New elasticsearch.AuthorizationError after upgrading to 1.60

seemath · November 1, 2024, 5:26pm

We are using Elasticsearch & Kibana 8.15.3 and ROR 1.60

We are seeing new, intermittent AuthorizationErrors on the close_indices API call.

We close indices 1 by 1.
Here is the access policy we are currently utilizing. Is this a known issue, or are there any ways to workaround this. We did not see this prior to the upgrade (we were on 1.54.0 and ES 8.12.0).

name: ‘Allow group snapshot restore’
groups: [‘snapshot_restore’]
actions:
- cluster:admin/repository/*
- cluster:admin/snapshot/*
- cluster:admin/slm/*
- cluster:manage_slm/*
- cluster:monitor/*
- indices:monitor/*
- indices:admin/settings/*
- indices:admin/open
- indices:admin/close
- indices:admin/get

coutoPL · November 1, 2024, 5:48pm

What do you mean by „intermittent AuthorizationErrors”? Do you see any exception in ES log?
Did you tested ROR 1.60.0 with the old ES version you used? Maybe you didn’t add proper action related to the close indices API? Did you check that?

seemath · November 1, 2024, 6:42pm

What do you mean by „intermittent AuthorizationErrors”?

If I have 10 indices, some close, then 1 unexpectedly fails. If I try again I can close all of them, so it is not consistent.

Do you see any exception in ES log?

I don’t see anything specific related to this query

Did you tested ROR 1.60.0 with the old ES version you used?

Yes, we saw this issue with 8.12.0 as well + ROR 1.60.

Maybe you didn’t add proper action related to the close indices API? Did you check that?

Yes I did, you see in my original post that I have the close indices action listed in the policy.

coutoPL · November 5, 2024, 8:25pm

I tried to reproduce the problem on my side and I think all works well.
I used ROR Sandbox for testing. Please take a look: [RORDEV-1321] reproduction attempt by coutoPL · Pull Request #56 · beshu-tech/ror-sandbox · GitHub

In the PR there is a description of how to run the stack and how to call the ES API using curl. Do you see any differences (ROR settings or curl or anything else) in relation to your environment and tests?

margaretp · November 7, 2024, 4:39pm

I am seeing similar occasional AuthorizationErrors when calling msearch with the same cluster version and ROR version.

The access policy I’m using looks like this:

  - name: "Allow read access"
    groups: ["my_group"]
    indices: ["index_a*", "indexb_*", "index_c"]
    actions:
    - indices:data/read/*
  - name: "Allow write access"
    groups: ["my_group"]
    indices:  ["index_c"]
    actions:
    - indices:data/write/bulk
    - indices:data/write/index
  - name: "Allow update to certain indices"

● Job 1
Copy the forum thread's text between "I tried to reproduce" and "environment and tests?", inclusive.
● Job 2
In the forum thread, which Elasticsearch and ROR versions was the original poster running before the upgrade?
● Job 3
Decide whether each statement agrees with the forum thread. Answer yes or no, and quote the words from the thread that decide it.
(a) The original poster closes indices one at a time.
(b) The original poster found an exception in the ES log tied to the failing call.
(c) Another participant reports similar errors when calling msearch.
The listing that comes after this forum thread has no connection to it.

● Given data
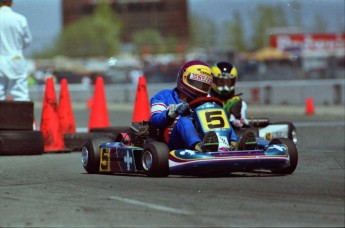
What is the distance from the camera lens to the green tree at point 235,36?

● Answer 1
I tried to reproduce the problem on my side and I think all works well.
I used ROR Sandbox for testing. Please take a look: [RORDEV-1321] reproduction attempt by coutoPL · Pull Request #56 · beshu-tech/ror-sandbox · GitHub

In the PR there is a description of how to run the stack and how to call the ES API using curl. Do you see any differences (ROR settings or curl or anything else) in relation to your environment and tests?

● Answer 2
Elasticsearch 8.12.0 and ROR 1.54.0.

● Answer 3
(a) Yes: "We close indices 1 by 1."
(b) No: "I don’t see anything specific related to this query"
(c) Yes: "I am seeing similar occasional AuthorizationErrors when calling msearch"